A crise climática se traduz em uma crise de igual magnitude dos modelos econômicos que a geraram e põe em evidência uma emergência social e ambiental que demanda ser enfrentada com soluções reais para ressarcir dívidas históricas e climáticas que, no presente contexto econômico e sanitário, têm graves repercussões nas condições de vida dos povos de nossa América e do planeta.
Durante a realização do Fórum Social de Justiça Climática da América Latina e o Caribe, ativistas e intelectuais de movimentos ambientais, de justiça climática, de economia solidária, feministas, ecumênicos, povos originários e afrodescendentes levantaram suas vozes de alerta diante do que chamaram de “fracasso das cúpulas sobre clima”, realizadas pelas Nações Unidas e pelos governos nos últimos 25 anos.
Expressaram posições críticas sobre o Acordo de Paris e a necessidade de fazer mudar o rumo da COP 26, para que os governos rompam com os esquemas mercantilistas e com o extrativismo, assumindo ações radicais para reduzir as emissões de gases estufa e alcançar uma maior redistribuição das riquezas entre os povos.
O Fórum foi realizado paralelamente à Semana do Clima, organizada pela secretaria executiva da Convenção Marco das Nações Unidos sobre Mudança Climática (CMNUCC), que foi celebrada dos dias 11 a 14, de maneira virtual a partir da República Dominicana; na qual os governos definiram seu conclave oficial como uma “oportunidade” para enfrentar a realidade, assumindo que os níveis atuais de ambição e ação pelo clima empreendido por eles são insuficientes para enfrentar a crise climática.
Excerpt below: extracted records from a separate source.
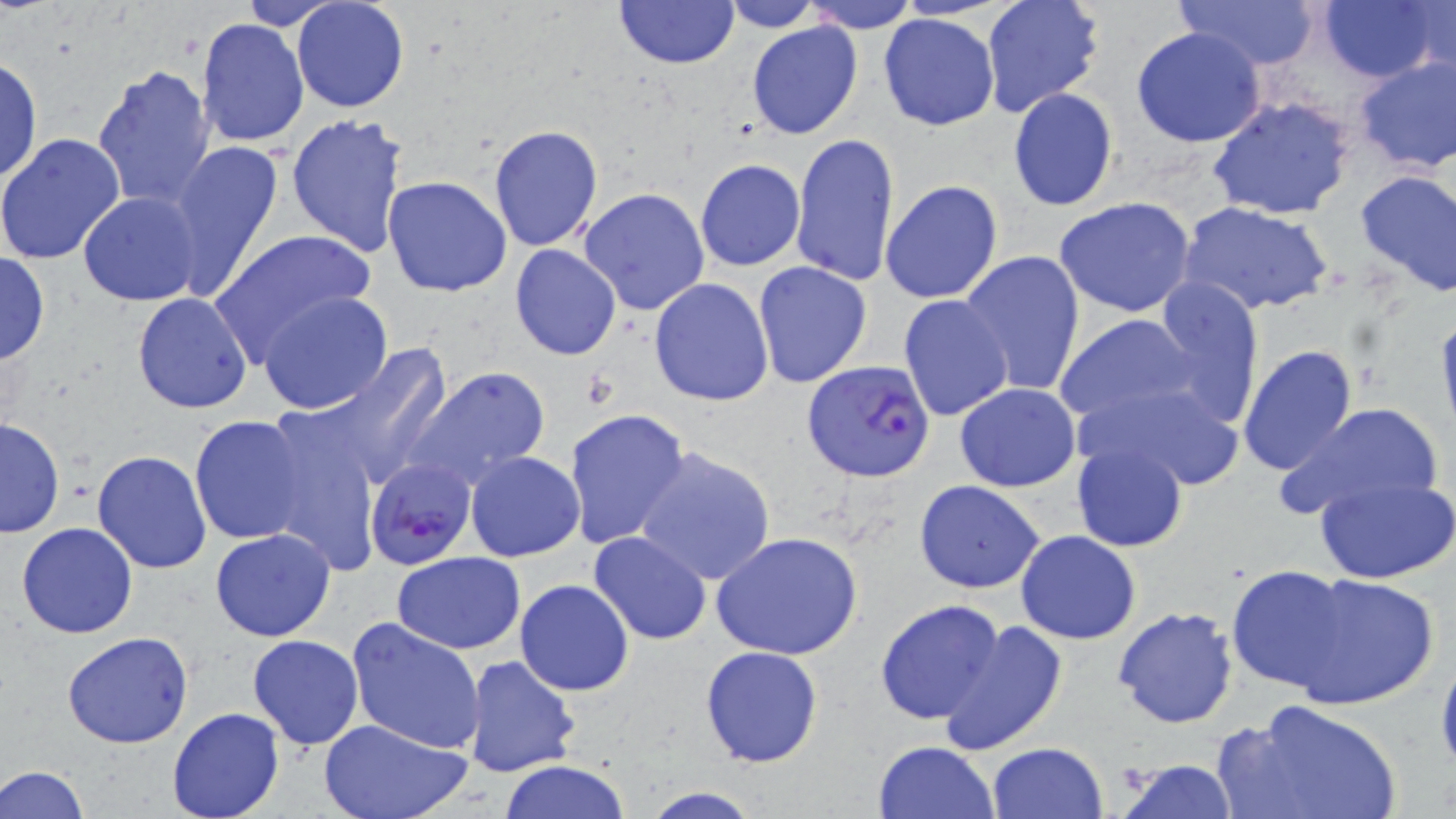

Summary:
  - Coordinate format: approximate bounding boxes as (x1, y1, x2, y2) in pixels
  - Plasmodium falciparum-infected red blood cell locations: (801, 360, 936, 484), (365, 457, 479, 572)
  - Uninfected red blood cell locations: (614, 0, 739, 68), (802, 0, 918, 33), (981, 0, 1106, 118), (1175, 0, 1323, 70), (1319, 0, 1443, 83), (1404, 0, 1454, 79), (233, 1, 346, 30), (290, 1, 411, 113), (718, 1, 823, 31), (878, 13, 998, 131), (196, 18, 309, 148), (745, 19, 863, 141), (1131, 26, 1268, 148), (1351, 56, 1456, 175), (0, 57, 42, 186), (92, 64, 217, 209), (1008, 88, 1118, 211), (1206, 95, 1357, 221), (286, 114, 408, 259), (487, 124, 603, 252), (790, 131, 900, 288), (0, 132, 124, 265), (165, 139, 286, 302), (694, 158, 806, 271), (1355, 168, 1456, 297), (383, 175, 512, 297), (879, 179, 1003, 305), (578, 187, 710, 316), (78, 192, 202, 307), (1054, 198, 1199, 318), (1178, 200, 1337, 316), (210, 228, 375, 360), (510, 243, 623, 360), (958, 250, 1086, 398), (0, 252, 50, 366), (752, 261, 872, 388), (648, 277, 776, 407), (1150, 280, 1268, 429), (256, 292, 393, 415), (132, 293, 253, 412), (898, 295, 1014, 423), (1054, 311, 1209, 429), (1434, 312, 1456, 442), (1238, 344, 1358, 476), (311, 345, 453, 495), (402, 366, 551, 490), (1072, 376, 1244, 492), (954, 383, 1081, 492), (1274, 401, 1445, 525), (565, 408, 691, 551), (260, 414, 381, 574), (189, 415, 308, 544), (0, 417, 64, 538), (1069, 440, 1189, 553), (631, 444, 777, 585), (92, 451, 212, 574), (465, 451, 584, 562), (1315, 473, 1456, 584), (914, 479, 1046, 593), (16, 523, 138, 639), (210, 529, 337, 642), (712, 530, 863, 662), (1015, 530, 1140, 644), (588, 531, 711, 644), (393, 552, 524, 653), (1226, 564, 1353, 694), (1285, 571, 1440, 707), (515, 579, 634, 696), (874, 598, 1006, 724), (1112, 606, 1239, 729), (347, 617, 487, 755), (938, 621, 1066, 754), (63, 632, 194, 750), (247, 635, 363, 750), (699, 644, 824, 768), (1435, 646, 1456, 783), (462, 654, 582, 778), (1220, 697, 1404, 819), (167, 706, 285, 819), (319, 716, 472, 819), (875, 740, 999, 819), (988, 742, 1108, 819), (1116, 758, 1237, 818), (500, 759, 630, 819), (1, 765, 89, 819), (640, 787, 764, 819)
  - Slide-level diagnosis: Plasmodium falciparum
  - Image size: 1456×819 pixels
  - Field of view: one of a larger specimen
  - Modality: light microscopy
  - Stain: May-Grünwald-Giemsa
  - Preparation: thin blood smear
  - Magnification: 1000xIdentify the blood parasite species.
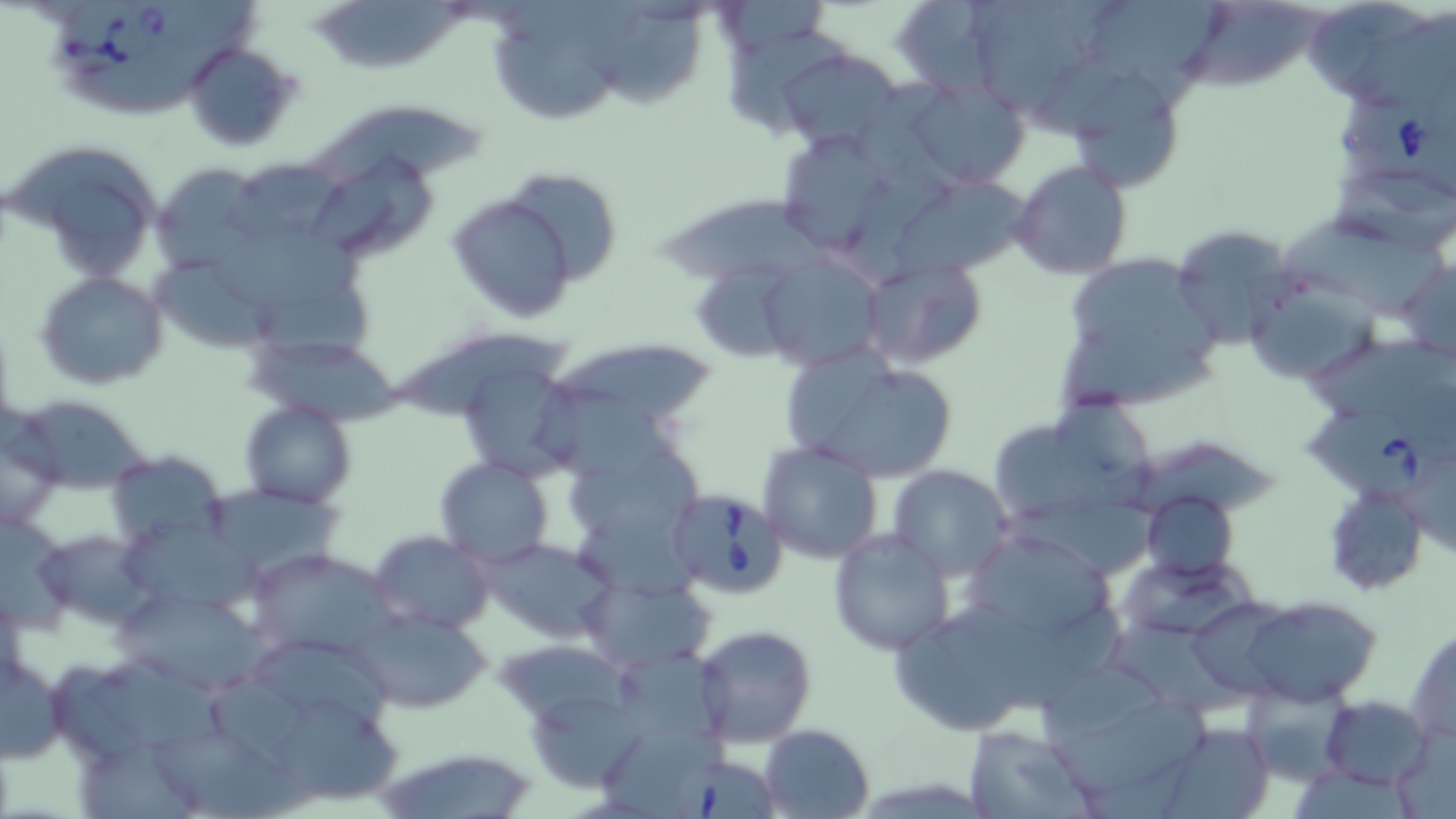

O fórum contou com onze exposições de reflexões e experiências de distintos países da América Latina e do Caribe. O cenário dominicano diante da semana do clima, apresentado por Luis Carvajal da Academia de Ciências; o lançamento da campanha “Reativação transformadora”, por Karla Mas de CAN LA-Chile.
O teólogo e politólogo colombiano de CONVIDA20, Carlos Enrique Angarita, falou sobre a “Crise de sistema”; a reflexão sobre as falsas soluções diante da crie climática por Eduardo Giesen de Viento Sur do Chile e da Plataforma Latinoamericana y del Caribe por la Justicia Climática; dessa mesma plataforma, Ivonne Yánez falou sobre “Soluções a partir dos Povos”.
A cientista política e economista brasileira Amyra El Khalili analisou o que está em jogo na chamada “economia verde” no contexto da pós-pandemia.
Elvin Fernaly Hernández do grupo de Homólogos de Ecologia Integral, da Rede de Centros Sociais da Companhia de Jesus na América Latina introduziu o paradigma da Ecologia integral, mudança climática e defesa de territórios.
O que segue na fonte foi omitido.